INFORMATION SUPPLIED section start

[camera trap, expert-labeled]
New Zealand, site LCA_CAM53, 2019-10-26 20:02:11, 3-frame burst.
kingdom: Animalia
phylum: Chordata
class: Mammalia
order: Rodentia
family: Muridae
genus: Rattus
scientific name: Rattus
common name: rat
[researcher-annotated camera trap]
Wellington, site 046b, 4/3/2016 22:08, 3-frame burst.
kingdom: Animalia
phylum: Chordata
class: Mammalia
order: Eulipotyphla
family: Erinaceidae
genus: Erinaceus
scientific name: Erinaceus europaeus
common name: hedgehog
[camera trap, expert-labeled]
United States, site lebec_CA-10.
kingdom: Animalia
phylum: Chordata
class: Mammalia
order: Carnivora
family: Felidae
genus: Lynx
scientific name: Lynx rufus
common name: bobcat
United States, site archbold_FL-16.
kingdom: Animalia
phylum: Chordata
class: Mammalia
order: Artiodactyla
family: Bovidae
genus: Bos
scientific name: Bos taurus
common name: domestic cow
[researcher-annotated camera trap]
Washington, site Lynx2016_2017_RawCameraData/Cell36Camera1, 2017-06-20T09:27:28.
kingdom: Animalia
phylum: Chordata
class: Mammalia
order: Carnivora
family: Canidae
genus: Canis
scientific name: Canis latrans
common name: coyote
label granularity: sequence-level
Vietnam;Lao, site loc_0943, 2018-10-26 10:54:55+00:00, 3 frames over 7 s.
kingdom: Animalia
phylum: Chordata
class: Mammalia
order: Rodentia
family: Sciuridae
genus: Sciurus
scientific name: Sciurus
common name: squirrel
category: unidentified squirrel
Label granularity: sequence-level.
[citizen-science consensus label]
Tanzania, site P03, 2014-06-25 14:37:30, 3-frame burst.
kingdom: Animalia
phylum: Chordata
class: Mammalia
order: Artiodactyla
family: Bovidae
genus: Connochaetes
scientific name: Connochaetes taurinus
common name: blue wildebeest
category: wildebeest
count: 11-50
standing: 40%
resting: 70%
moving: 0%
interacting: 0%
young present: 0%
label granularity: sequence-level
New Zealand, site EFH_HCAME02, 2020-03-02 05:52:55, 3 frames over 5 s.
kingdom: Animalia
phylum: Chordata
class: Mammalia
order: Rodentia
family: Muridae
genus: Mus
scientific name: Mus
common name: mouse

INFORMATION SUPPLIED section end

YOUR OBJECTIVE - Go through the listing above and set down each line exactly as it stands.

RESPONSE TO THE TASK -
[camera trap, expert-labeled]
New Zealand, site LCA_CAM53, 2019-10-26 20:02:11, 3-frame burst.
kingdom: Animalia
phylum: Chordata
class: Mammalia
order: Rodentia
family: Muridae
genus: Rattus
scientific name: Rattus
common name: rat
[researcher-annotated camera trap]
Wellington, site 046b, 4/3/2016 22:08, 3-frame burst.
kingdom: Animalia
phylum: Chordata
class: Mammalia
order: Eulipotyphla
family: Erinaceidae
genus: Erinaceus
scientific name: Erinaceus europaeus
common name: hedgehog
[camera trap, expert-labeled]
United States, site lebec_CA-10.
kingdom: Animalia
phylum: Chordata
class: Mammalia
order: Carnivora
family: Felidae
genus: Lynx
scientific name: Lynx rufus
common name: bobcat
United States, site archbold_FL-16.
kingdom: Animalia
phylum: Chordata
class: Mammalia
order: Artiodactyla
family: Bovidae
genus: Bos
scientific name: Bos taurus
common name: domestic cow
[researcher-annotated camera trap]
Washington, site Lynx2016_2017_RawCameraData/Cell36Camera1, 2017-06-20T09:27:28.
kingdom: Animalia
phylum: Chordata
class: Mammalia
order: Carnivora
family: Canidae
genus: Canis
scientific name: Canis latrans
common name: coyote
label granularity: sequence-level
Vietnam;Lao, site loc_0943, 2018-10-26 10:54:55+00:00, 3 frames over 7 s.
kingdom: Animalia
phylum: Chordata
class: Mammalia
order: Rodentia
family: Sciuridae
genus: Sciurus
scientific name: Sciurus
common name: squirrel
category: unidentified squirrel
Label granularity: sequence-level.
[citizen-science consensus label]
Tanzania, site P03, 2014-06-25 14:37:30, 3-frame burst.
kingdom: Animalia
phylum: Chordata
class: Mammalia
order: Artiodactyla
family: Bovidae
genus: Connochaetes
scientific name: Connochaetes taurinus
common name: blue wildebeest
category: wildebeest
count: 11-50
standing: 40%
resting: 70%
moving: 0%
interacting: 0%
young present: 0%
label granularity: sequence-level
New Zealand, site EFH_HCAME02, 2020-03-02 05:52:55, 3 frames over 5 s.
kingdom: Animalia
phylum: Chordata
class: Mammalia
order: Rodentia
family: Muridae
genus: Mus
scientific name: Mus
common name: mouse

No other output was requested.